- [WRITTEN TASKS]
A – In the worked solution to the equation, why is each side multiplied by 3 in the first step?
B – Rewrite the records starting at the line that contains "From the camera, at" and ending after the line that contains "10244 millimetres", replacing "sheep" with "ewe" and leaving everything else unchanged.

- [EXTRACT PROVIDED]
Solve each equation. For equations with real solutions, support your answers graphically. $$\frac{1}{3} x^{2}-\frac{1}{3} x=24$$

Short Answer

Expert verified
The real solutions are \(x = 9\) and \(x = -8\).

Step by step solution

01

Clear Fractions

To eliminate the fractions, multiply both sides of the equation by 3. This gives:\[3 \left( \frac{1}{3} x^2 - \frac{1}{3} x \right) = 3 \times 24\]Simplifying, we have:\[x^2 - x = 72\]
02

Bring to Standard Form

Rearrange the equation to the standard quadratic form by moving all terms to one side:\[x^2 - x - 72 = 0\]
03

Factor the Quadratic Equation

To factor \(x^2 - x - 72 = 0\), we need two numbers that multiply to -72 and add to -1. These numbers are 8 and -9. Therefore, the equation can be factored as:\[(x - 9)(x + 8) = 0\]
04

Solve for x

Set each factor equal to zero to solve for \(x\):1. \(x - 9 = 0\) \implies \(x = 9\)2. \(x + 8 = 0\) \implies \(x = -8\)The solutions are \(x = 9\) and \(x = -8\).

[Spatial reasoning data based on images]
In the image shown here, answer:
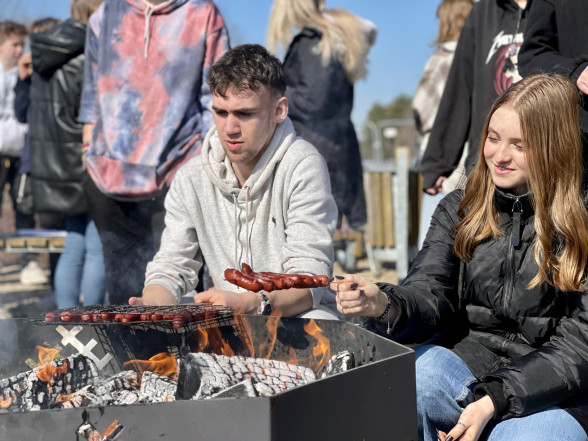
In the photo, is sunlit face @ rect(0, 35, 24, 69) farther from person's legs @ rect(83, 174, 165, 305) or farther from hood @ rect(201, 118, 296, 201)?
hood @ rect(201, 118, 296, 201)

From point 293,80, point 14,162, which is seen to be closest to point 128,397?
point 293,80

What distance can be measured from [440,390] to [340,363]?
327 millimetres

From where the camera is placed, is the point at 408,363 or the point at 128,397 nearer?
the point at 408,363

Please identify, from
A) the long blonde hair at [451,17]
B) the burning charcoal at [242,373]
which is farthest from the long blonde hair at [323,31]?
the burning charcoal at [242,373]

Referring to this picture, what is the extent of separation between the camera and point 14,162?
7000 millimetres

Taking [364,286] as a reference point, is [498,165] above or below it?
above

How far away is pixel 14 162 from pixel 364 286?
17.9 feet

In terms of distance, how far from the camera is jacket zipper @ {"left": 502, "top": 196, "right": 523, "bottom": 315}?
249cm

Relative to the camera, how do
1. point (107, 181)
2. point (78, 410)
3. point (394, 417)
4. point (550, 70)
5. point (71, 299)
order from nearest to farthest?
1. point (78, 410)
2. point (394, 417)
3. point (550, 70)
4. point (107, 181)
5. point (71, 299)

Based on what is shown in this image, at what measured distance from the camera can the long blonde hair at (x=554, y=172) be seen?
2406 millimetres

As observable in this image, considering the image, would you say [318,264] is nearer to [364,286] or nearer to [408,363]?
[364,286]

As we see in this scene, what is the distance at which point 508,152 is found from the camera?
251cm

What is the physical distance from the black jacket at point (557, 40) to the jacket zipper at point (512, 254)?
73cm

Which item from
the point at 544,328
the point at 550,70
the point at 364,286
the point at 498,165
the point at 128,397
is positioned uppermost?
the point at 550,70
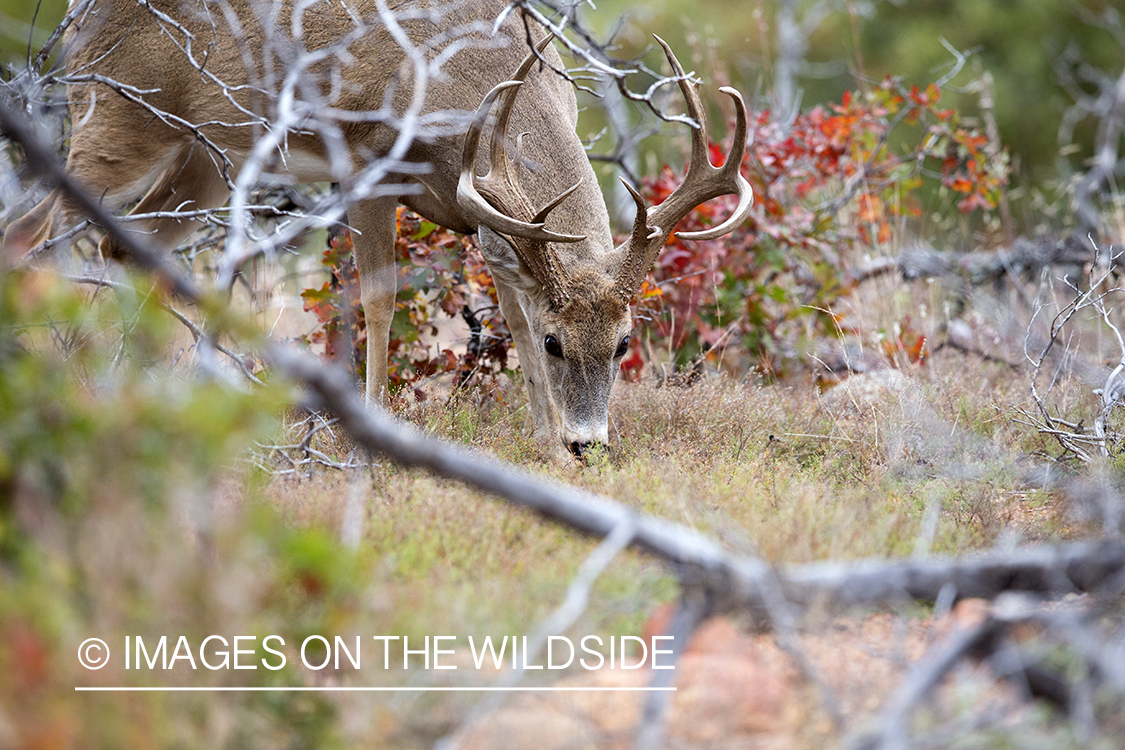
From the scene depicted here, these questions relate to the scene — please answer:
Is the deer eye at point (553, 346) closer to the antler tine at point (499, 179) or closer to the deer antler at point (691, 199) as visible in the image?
the deer antler at point (691, 199)

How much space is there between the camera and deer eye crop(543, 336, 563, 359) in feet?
15.1

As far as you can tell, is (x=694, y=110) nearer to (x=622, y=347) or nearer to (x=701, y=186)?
(x=701, y=186)

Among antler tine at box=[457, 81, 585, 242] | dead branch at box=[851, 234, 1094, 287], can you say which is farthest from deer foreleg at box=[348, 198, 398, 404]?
Result: dead branch at box=[851, 234, 1094, 287]

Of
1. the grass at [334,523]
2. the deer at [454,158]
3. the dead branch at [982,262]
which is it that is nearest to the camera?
the grass at [334,523]

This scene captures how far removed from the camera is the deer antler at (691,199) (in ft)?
14.5

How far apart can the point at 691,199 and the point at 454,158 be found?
47.3 inches

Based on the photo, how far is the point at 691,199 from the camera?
4.69 metres

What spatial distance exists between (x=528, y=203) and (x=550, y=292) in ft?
1.42

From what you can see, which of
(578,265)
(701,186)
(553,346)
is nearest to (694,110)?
(701,186)

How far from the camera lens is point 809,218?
6.54m

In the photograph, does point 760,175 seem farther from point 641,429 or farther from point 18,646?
point 18,646

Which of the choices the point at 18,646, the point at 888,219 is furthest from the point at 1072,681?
the point at 888,219

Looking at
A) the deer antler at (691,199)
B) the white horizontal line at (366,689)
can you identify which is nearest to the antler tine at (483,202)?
the deer antler at (691,199)

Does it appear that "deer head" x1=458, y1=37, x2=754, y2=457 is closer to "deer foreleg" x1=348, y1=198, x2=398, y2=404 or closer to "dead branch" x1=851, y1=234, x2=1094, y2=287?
"deer foreleg" x1=348, y1=198, x2=398, y2=404
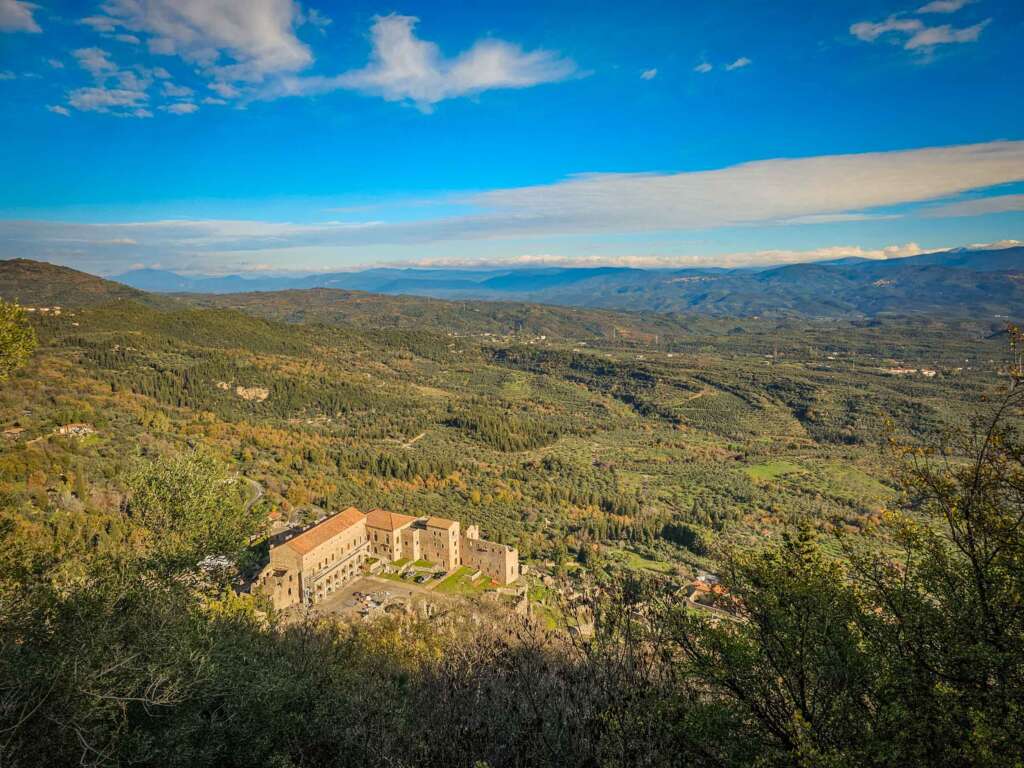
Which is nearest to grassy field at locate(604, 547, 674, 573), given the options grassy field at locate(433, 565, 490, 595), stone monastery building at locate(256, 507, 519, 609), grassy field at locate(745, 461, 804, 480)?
stone monastery building at locate(256, 507, 519, 609)

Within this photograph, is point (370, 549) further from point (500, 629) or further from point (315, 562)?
point (500, 629)

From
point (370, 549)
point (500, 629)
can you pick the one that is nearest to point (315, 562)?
point (370, 549)

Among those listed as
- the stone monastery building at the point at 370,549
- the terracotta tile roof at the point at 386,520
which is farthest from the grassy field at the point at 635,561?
the terracotta tile roof at the point at 386,520

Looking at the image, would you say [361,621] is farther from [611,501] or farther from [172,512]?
[611,501]

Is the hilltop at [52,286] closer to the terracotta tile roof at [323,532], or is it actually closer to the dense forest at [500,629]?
the dense forest at [500,629]

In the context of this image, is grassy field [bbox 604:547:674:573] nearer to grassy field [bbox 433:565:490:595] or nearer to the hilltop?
grassy field [bbox 433:565:490:595]

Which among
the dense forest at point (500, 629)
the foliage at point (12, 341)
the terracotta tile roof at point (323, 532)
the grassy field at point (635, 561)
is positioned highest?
the foliage at point (12, 341)

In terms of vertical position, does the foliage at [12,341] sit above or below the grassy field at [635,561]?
above
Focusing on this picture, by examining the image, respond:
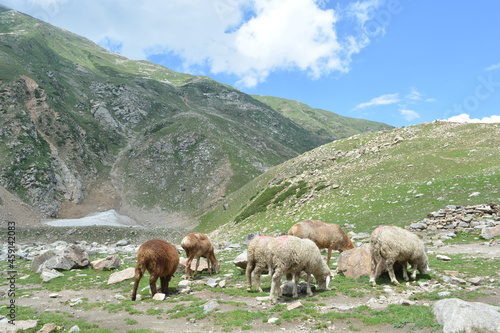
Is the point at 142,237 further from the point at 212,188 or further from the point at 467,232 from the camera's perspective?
the point at 467,232

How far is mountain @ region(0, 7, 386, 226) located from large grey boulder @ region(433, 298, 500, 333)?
88.5 meters

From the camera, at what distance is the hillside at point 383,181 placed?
36.0 m

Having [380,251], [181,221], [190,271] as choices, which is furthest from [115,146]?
[380,251]

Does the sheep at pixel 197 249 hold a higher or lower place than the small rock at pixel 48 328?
higher

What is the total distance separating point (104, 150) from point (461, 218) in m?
143

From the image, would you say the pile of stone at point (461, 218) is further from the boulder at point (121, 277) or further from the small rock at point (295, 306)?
the boulder at point (121, 277)

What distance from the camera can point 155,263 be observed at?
15.5m

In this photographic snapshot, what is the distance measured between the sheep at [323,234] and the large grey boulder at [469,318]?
10244 millimetres

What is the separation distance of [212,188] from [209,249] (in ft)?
316

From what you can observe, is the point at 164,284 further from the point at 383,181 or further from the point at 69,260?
the point at 383,181


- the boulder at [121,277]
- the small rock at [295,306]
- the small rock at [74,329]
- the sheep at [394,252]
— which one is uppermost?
the sheep at [394,252]

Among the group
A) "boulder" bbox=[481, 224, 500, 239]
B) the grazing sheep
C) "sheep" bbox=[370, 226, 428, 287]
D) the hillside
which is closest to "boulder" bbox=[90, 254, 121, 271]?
the grazing sheep

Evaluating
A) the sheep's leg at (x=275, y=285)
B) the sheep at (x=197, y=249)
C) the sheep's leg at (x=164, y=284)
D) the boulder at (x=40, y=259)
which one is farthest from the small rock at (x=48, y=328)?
the boulder at (x=40, y=259)

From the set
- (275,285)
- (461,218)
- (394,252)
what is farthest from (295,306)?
(461,218)
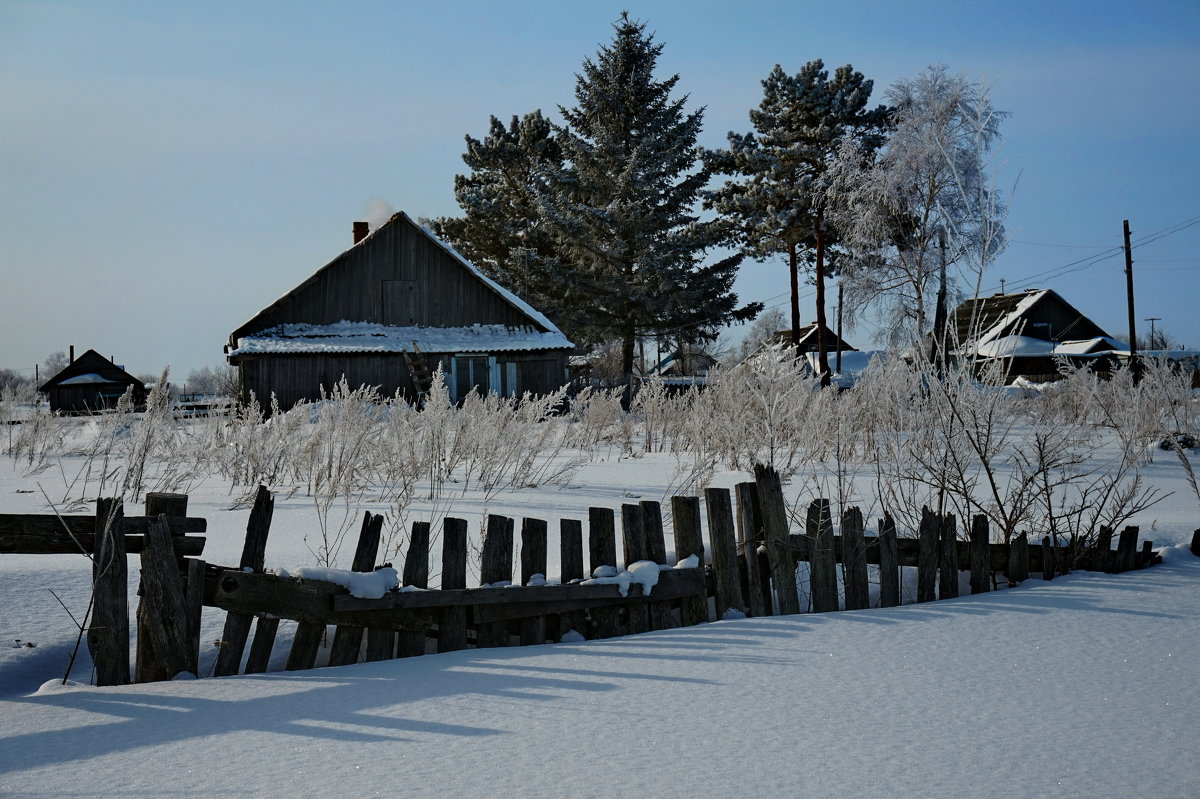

- [CORRECT ANSWERS]
A – Each side is multiplied by 3 to eliminate the fractions. This turns the equation into x² − x = 72.

B –
From the camera, at what distance is the hillside at point 383,181 placed?
36.0 m

Having [380,251], [181,221], [190,271] as choices, which is furthest from [115,146]?
[380,251]

Does the ewe at pixel 197 249 hold a higher or lower place than the small rock at pixel 48 328?
higher

What is the total distance separating point (104, 150) from point (461, 218) in m?
143

From the image, would you say the pile of stone at point (461, 218) is further from the boulder at point (121, 277) or further from the small rock at point (295, 306)?
the boulder at point (121, 277)

What distance from the camera can point 155,263 be observed at?
15.5m

In this photographic snapshot, what is the distance measured between the ewe at [323,234] and the large grey boulder at [469,318]?
10244 millimetres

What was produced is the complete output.